● Task input:
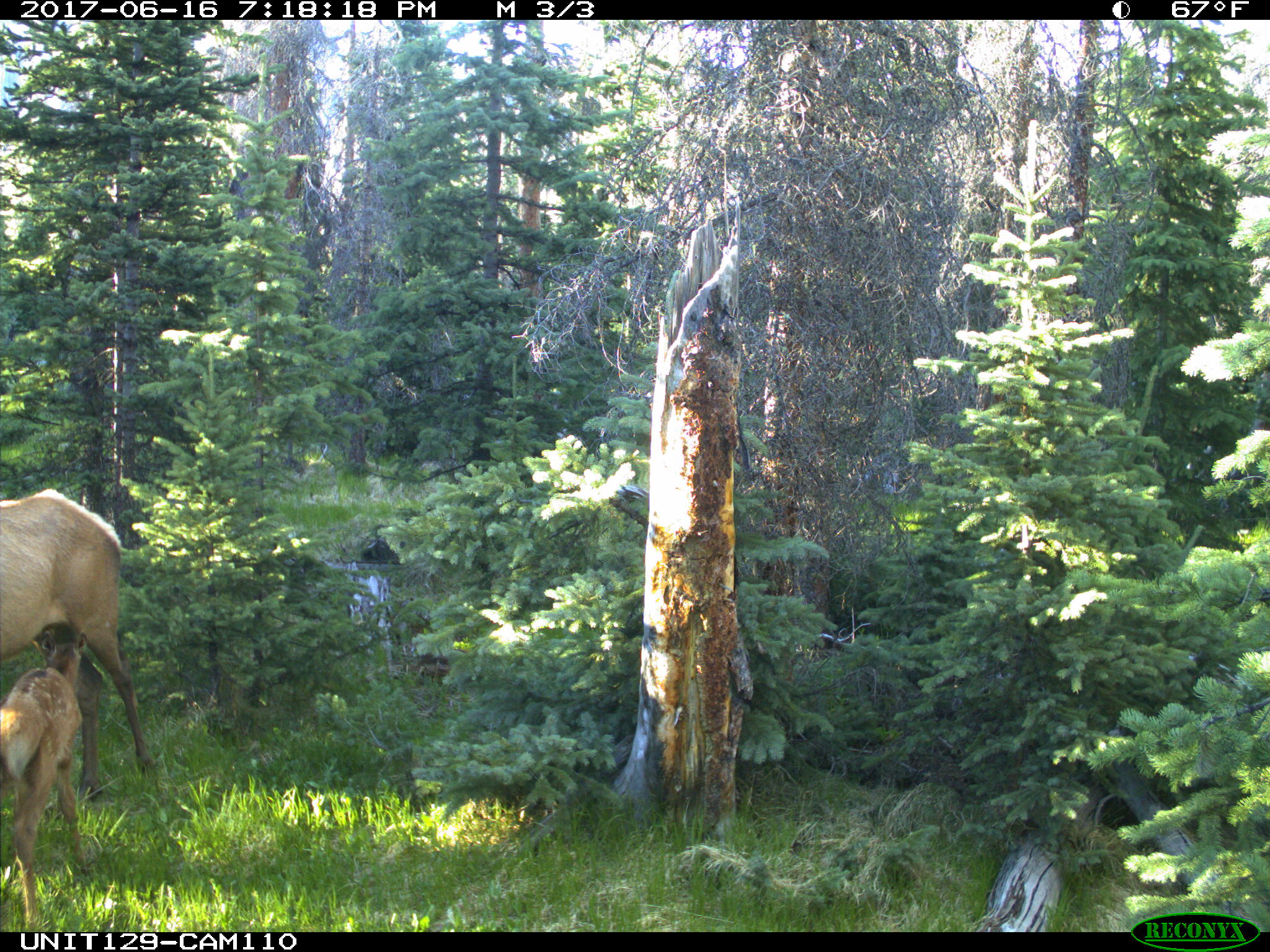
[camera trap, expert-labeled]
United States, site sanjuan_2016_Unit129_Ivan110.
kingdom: Animalia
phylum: Chordata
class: Mammalia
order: Artiodactyla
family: Cervidae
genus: Cervus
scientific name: Cervus elaphus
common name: red deer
Cervus elaphus (red deer).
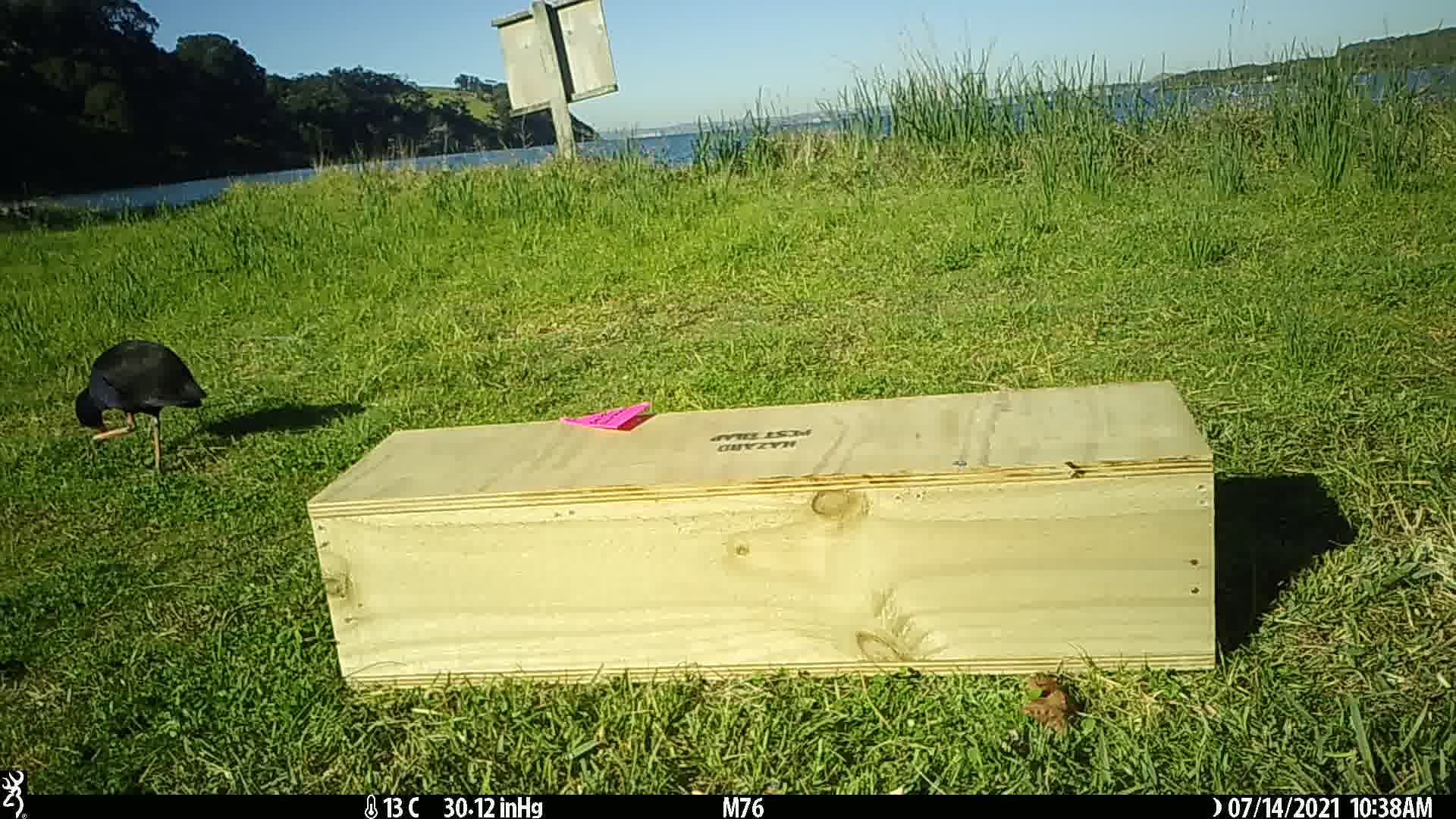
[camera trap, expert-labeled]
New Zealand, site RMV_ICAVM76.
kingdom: Animalia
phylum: Chordata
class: Aves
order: Gruiformes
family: Rallidae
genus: Porphyrio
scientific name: Porphyrio melanotus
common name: australasian swamphen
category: pukeko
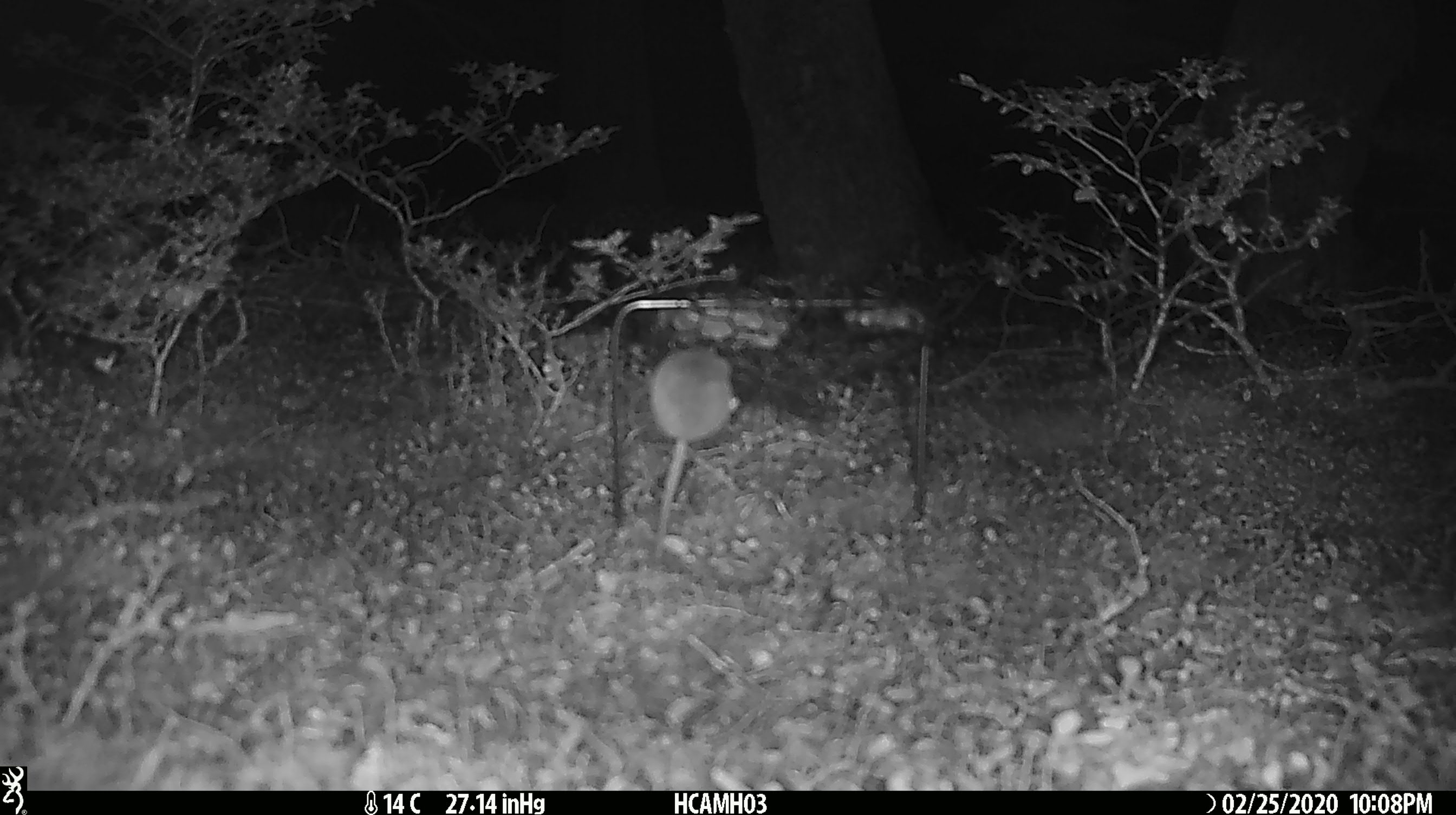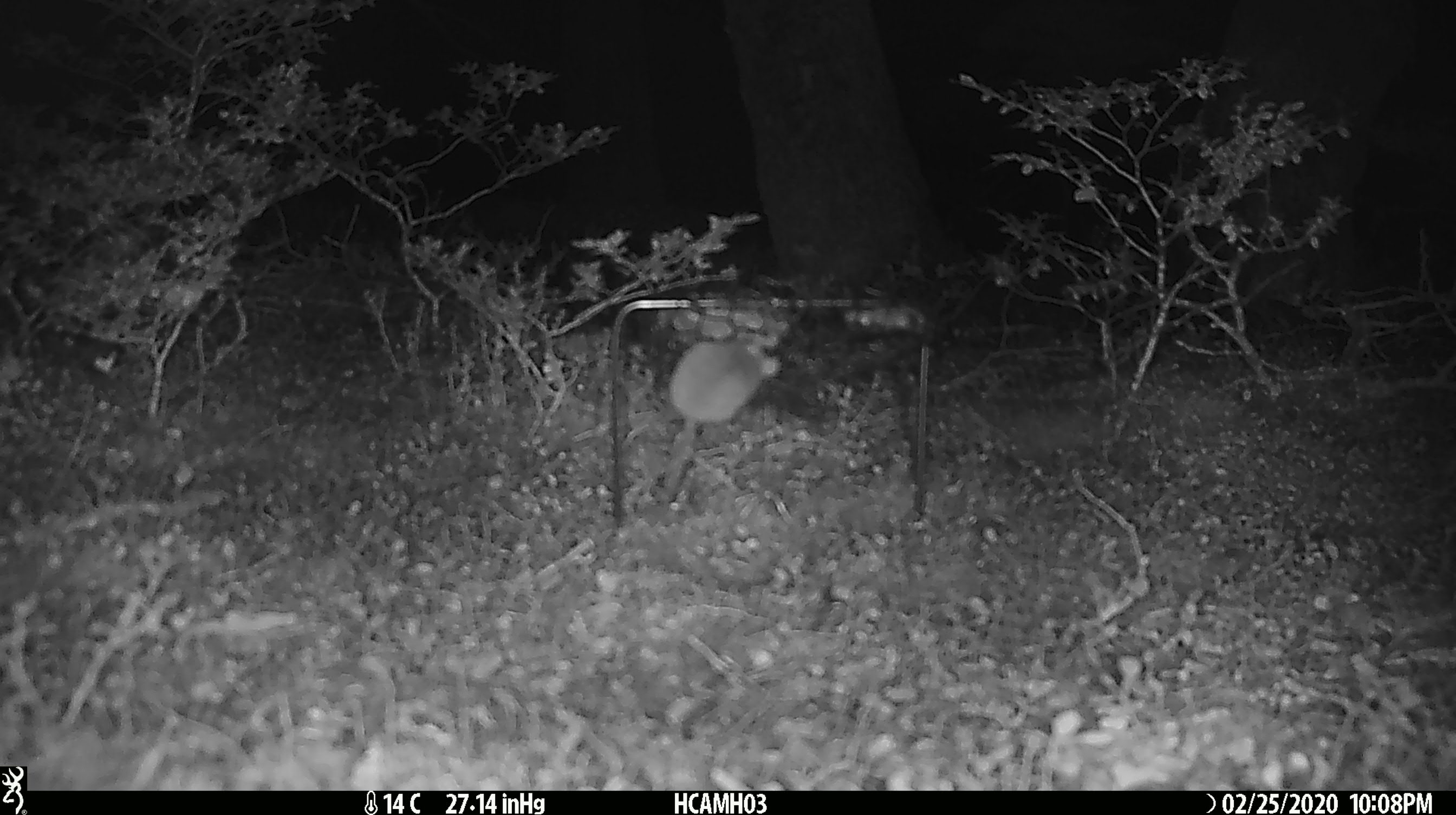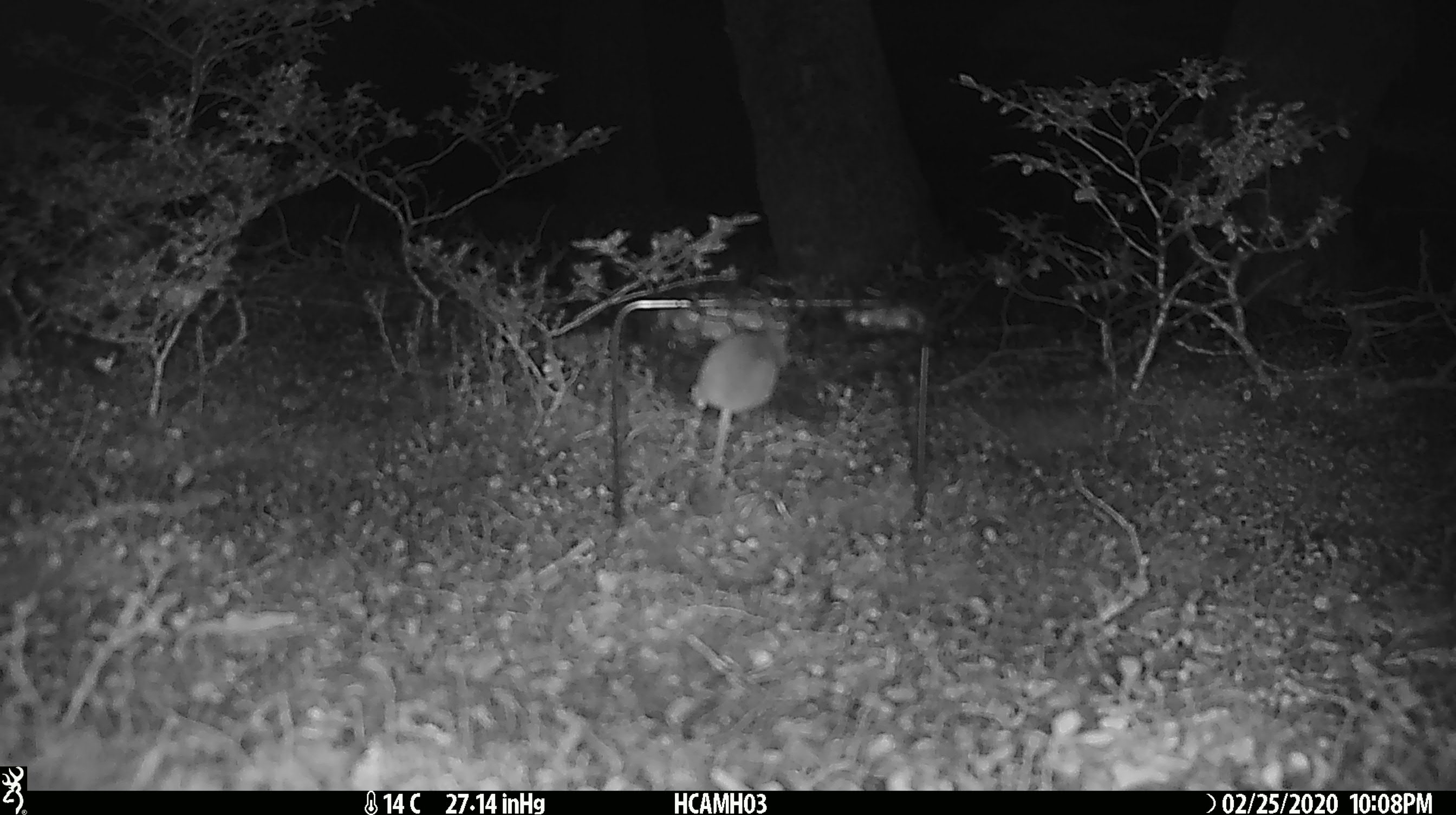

● Problem:
Restate the material word for word, minus pictures.

● Reply:
[camera trap, expert-labeled]
United States, site sanjuan_2016_Unit129_Ivan110.
kingdom: Animalia
phylum: Chordata
class: Mammalia
order: Artiodactyla
family: Cervidae
genus: Cervus
scientific name: Cervus elaphus
common name: red deer
Cervus elaphus (red deer).
[camera trap, expert-labeled]
New Zealand, site RMV_ICAVM76.
kingdom: Animalia
phylum: Chordata
class: Aves
order: Gruiformes
family: Rallidae
genus: Porphyrio
scientific name: Porphyrio melanotus
common name: australasian swamphen
category: pukeko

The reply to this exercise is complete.